— Aim of the task —
Quote precisely the final stretch of the listing: start at the line containing "What is the measured span" and stop after the last line.

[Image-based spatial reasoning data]
-=-=-

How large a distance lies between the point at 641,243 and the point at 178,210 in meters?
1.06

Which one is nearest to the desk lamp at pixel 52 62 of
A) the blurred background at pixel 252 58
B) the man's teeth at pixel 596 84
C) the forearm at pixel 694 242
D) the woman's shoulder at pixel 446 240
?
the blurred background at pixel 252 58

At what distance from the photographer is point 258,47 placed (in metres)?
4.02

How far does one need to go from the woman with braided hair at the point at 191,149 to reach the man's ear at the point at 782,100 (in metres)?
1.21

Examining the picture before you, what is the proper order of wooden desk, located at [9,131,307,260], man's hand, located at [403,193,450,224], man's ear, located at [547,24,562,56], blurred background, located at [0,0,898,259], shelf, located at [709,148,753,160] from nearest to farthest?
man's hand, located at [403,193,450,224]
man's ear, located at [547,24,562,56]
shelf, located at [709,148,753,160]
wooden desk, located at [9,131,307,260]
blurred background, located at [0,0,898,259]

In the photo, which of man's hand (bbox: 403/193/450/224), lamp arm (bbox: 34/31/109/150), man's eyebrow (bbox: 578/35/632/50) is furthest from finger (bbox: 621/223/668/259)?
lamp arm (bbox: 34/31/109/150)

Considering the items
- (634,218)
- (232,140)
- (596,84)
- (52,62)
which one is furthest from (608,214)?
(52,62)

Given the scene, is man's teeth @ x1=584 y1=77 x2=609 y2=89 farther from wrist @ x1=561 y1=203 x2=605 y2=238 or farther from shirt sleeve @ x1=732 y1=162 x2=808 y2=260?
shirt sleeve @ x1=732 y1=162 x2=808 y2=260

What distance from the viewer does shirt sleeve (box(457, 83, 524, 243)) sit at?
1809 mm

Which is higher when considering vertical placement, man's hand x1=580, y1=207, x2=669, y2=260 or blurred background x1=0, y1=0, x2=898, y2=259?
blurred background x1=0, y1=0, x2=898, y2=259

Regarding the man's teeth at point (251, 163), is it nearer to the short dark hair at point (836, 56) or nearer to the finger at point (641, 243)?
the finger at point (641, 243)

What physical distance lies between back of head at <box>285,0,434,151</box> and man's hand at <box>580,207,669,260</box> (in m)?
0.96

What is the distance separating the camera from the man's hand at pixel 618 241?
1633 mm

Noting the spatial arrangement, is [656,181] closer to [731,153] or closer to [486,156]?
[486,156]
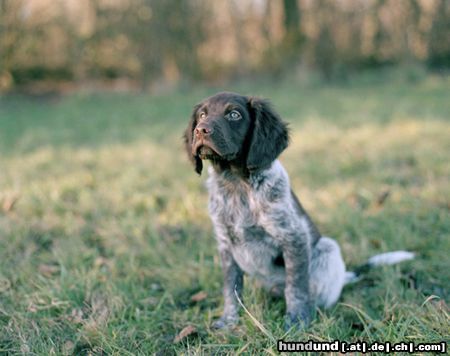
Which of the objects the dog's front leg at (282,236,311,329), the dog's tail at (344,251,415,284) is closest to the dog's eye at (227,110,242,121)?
the dog's front leg at (282,236,311,329)

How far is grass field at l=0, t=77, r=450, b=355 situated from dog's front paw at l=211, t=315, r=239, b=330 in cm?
9

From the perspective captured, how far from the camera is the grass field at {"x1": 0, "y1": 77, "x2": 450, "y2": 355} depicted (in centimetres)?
268

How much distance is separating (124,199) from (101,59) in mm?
17130

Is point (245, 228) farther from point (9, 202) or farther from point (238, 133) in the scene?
point (9, 202)

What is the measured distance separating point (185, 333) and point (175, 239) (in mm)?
1436

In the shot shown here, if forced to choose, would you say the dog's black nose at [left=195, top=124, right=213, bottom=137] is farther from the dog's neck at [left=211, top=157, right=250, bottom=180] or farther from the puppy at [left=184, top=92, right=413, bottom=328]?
the dog's neck at [left=211, top=157, right=250, bottom=180]

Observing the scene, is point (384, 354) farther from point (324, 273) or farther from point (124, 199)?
point (124, 199)

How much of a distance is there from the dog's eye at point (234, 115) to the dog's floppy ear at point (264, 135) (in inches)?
4.7

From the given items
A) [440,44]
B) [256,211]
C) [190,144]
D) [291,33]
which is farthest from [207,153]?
[440,44]

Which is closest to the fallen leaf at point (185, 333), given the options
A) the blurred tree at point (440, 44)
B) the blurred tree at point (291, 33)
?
the blurred tree at point (291, 33)

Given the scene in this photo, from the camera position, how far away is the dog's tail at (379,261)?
3.45m

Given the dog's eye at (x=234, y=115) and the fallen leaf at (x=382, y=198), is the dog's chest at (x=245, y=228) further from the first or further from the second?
the fallen leaf at (x=382, y=198)

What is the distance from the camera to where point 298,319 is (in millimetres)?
2848

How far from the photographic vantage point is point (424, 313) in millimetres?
2598
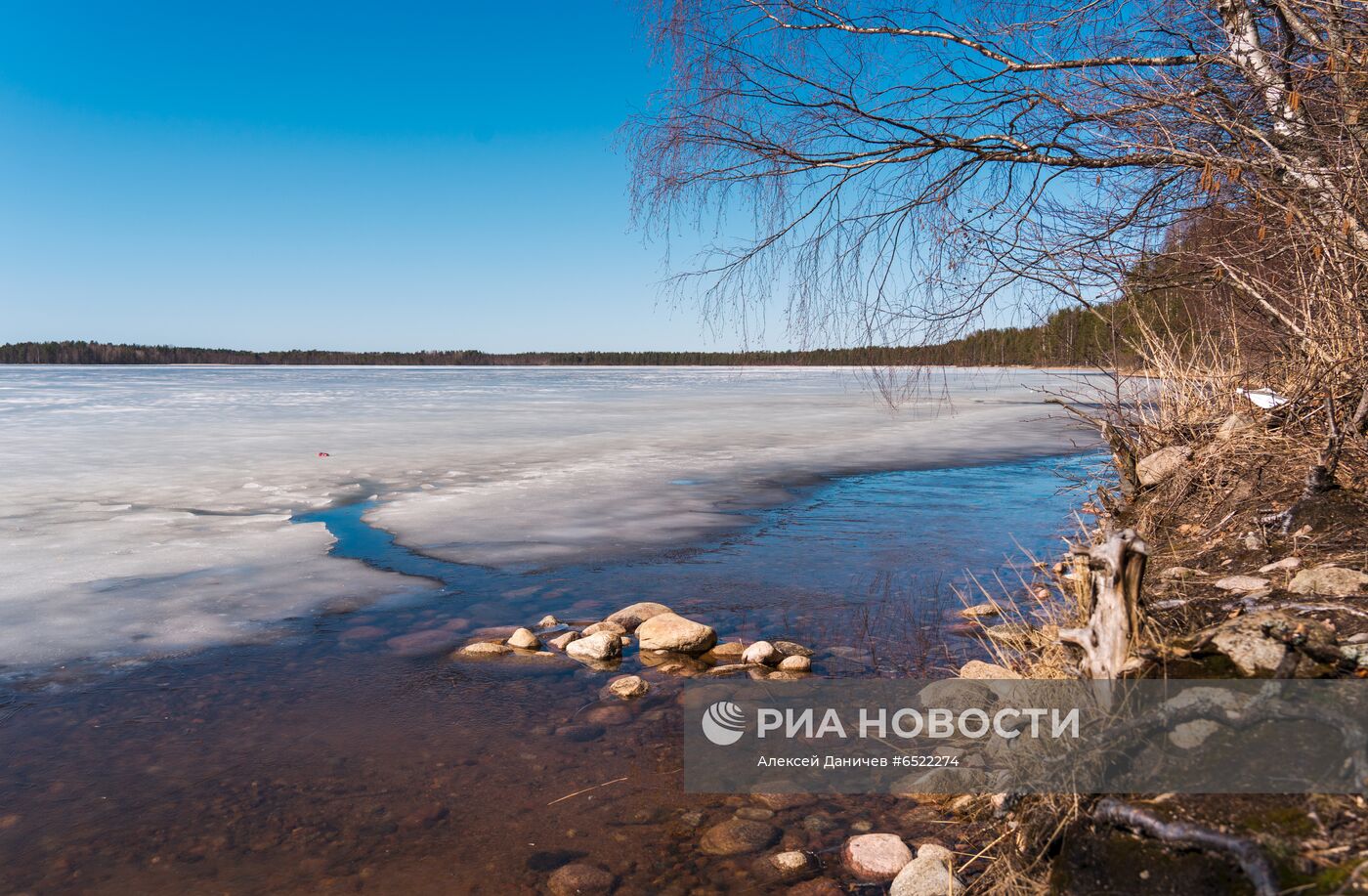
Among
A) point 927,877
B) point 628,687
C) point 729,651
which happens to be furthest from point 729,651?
point 927,877

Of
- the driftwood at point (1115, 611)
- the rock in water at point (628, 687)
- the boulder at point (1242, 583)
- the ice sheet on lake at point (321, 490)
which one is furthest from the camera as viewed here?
the ice sheet on lake at point (321, 490)

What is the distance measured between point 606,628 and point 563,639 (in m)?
0.24

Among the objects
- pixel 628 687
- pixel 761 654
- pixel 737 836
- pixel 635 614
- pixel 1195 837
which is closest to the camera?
pixel 1195 837

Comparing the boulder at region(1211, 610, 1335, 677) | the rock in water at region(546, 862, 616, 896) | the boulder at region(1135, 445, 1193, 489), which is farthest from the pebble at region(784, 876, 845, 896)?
the boulder at region(1135, 445, 1193, 489)

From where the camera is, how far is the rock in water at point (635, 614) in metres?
4.67

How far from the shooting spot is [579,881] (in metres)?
2.57

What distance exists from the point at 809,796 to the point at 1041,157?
2.83m

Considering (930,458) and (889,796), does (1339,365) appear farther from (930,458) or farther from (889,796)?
(930,458)

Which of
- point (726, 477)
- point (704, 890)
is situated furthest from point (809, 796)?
point (726, 477)

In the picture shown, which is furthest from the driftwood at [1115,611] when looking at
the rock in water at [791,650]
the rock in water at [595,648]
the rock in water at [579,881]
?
the rock in water at [595,648]

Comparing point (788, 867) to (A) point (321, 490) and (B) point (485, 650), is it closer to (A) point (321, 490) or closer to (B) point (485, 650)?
(B) point (485, 650)

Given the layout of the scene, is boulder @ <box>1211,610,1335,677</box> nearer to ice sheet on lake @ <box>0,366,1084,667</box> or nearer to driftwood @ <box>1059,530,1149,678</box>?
driftwood @ <box>1059,530,1149,678</box>

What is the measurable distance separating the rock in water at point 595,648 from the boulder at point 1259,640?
2.60 metres

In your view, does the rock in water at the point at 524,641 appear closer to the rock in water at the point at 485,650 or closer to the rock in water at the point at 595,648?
the rock in water at the point at 485,650
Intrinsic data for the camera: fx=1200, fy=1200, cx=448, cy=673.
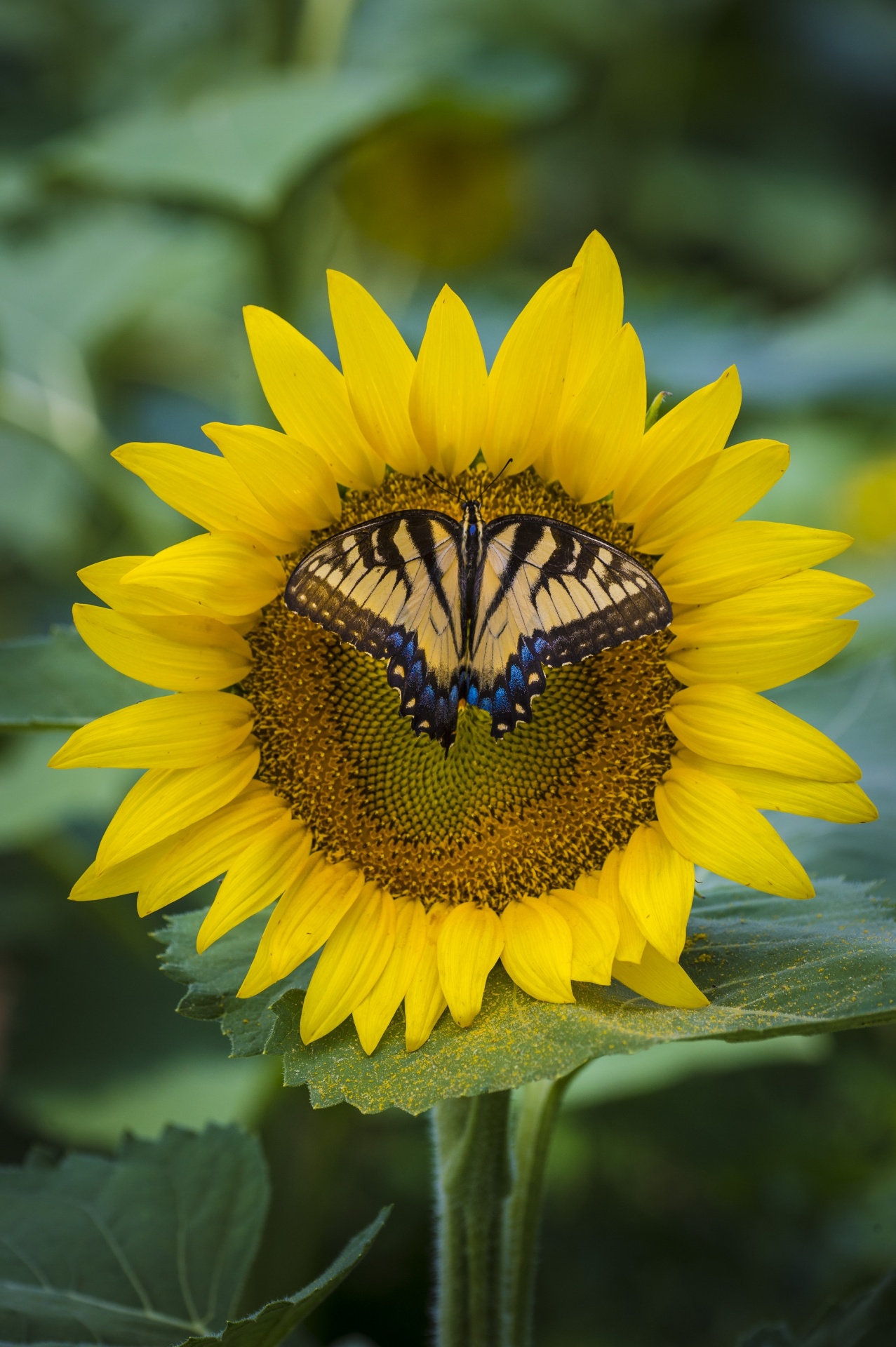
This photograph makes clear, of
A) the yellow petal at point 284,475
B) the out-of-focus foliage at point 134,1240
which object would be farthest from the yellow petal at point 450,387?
the out-of-focus foliage at point 134,1240

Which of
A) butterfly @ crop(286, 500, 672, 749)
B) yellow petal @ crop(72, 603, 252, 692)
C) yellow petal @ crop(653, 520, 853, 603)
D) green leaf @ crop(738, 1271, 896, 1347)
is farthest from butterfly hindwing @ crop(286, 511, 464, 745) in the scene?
green leaf @ crop(738, 1271, 896, 1347)

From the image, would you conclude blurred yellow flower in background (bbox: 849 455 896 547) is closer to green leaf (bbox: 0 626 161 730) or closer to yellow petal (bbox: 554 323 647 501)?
yellow petal (bbox: 554 323 647 501)

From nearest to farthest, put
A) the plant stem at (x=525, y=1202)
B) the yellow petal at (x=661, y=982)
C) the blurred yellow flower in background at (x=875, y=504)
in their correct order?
the yellow petal at (x=661, y=982) → the plant stem at (x=525, y=1202) → the blurred yellow flower in background at (x=875, y=504)

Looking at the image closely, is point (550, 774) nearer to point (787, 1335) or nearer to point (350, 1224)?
point (787, 1335)

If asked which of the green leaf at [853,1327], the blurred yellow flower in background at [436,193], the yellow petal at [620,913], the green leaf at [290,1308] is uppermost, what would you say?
the blurred yellow flower in background at [436,193]

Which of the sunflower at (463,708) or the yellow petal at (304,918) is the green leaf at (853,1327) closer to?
the sunflower at (463,708)
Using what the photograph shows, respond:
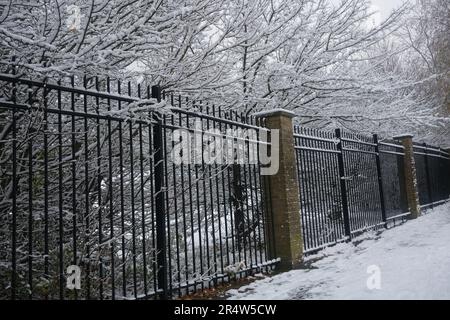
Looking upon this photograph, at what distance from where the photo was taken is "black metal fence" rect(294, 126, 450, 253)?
7.58 m

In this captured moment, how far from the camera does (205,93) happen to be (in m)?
6.41

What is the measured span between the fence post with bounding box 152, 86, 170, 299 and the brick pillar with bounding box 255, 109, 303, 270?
7.56 ft

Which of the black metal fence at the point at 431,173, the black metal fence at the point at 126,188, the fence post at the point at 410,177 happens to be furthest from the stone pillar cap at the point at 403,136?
the black metal fence at the point at 126,188

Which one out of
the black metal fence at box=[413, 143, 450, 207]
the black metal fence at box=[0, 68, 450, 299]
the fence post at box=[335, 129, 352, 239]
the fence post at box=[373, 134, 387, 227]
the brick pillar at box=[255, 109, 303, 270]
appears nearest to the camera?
the black metal fence at box=[0, 68, 450, 299]

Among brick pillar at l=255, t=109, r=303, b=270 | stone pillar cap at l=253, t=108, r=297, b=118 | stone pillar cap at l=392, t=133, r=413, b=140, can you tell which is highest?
stone pillar cap at l=392, t=133, r=413, b=140

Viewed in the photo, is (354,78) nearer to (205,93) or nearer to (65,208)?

-=-=-

— Completed task —
What is the measured span between the fence post with bounding box 152, 86, 170, 299 and the brick pillar with bounding box 255, 109, 303, 270?
7.56 ft

Which of the black metal fence at the point at 431,173, the black metal fence at the point at 126,188, the fence post at the point at 410,177 happens to be furthest from the stone pillar cap at the point at 403,136?
the black metal fence at the point at 126,188

Which one out of
the black metal fence at box=[413, 143, 450, 207]
the black metal fence at box=[0, 68, 450, 299]
the fence post at box=[335, 129, 352, 239]
the fence post at box=[373, 134, 387, 227]
the brick pillar at box=[255, 109, 303, 270]
appears nearest to the camera?
the black metal fence at box=[0, 68, 450, 299]

Among brick pillar at l=255, t=109, r=303, b=270 | stone pillar cap at l=253, t=108, r=297, b=118 | stone pillar cap at l=392, t=133, r=413, b=140, can you tell which is highest?
stone pillar cap at l=392, t=133, r=413, b=140

Viewed in the photo, is (354,78) nearer to (205,93) or nearer to (65,208)?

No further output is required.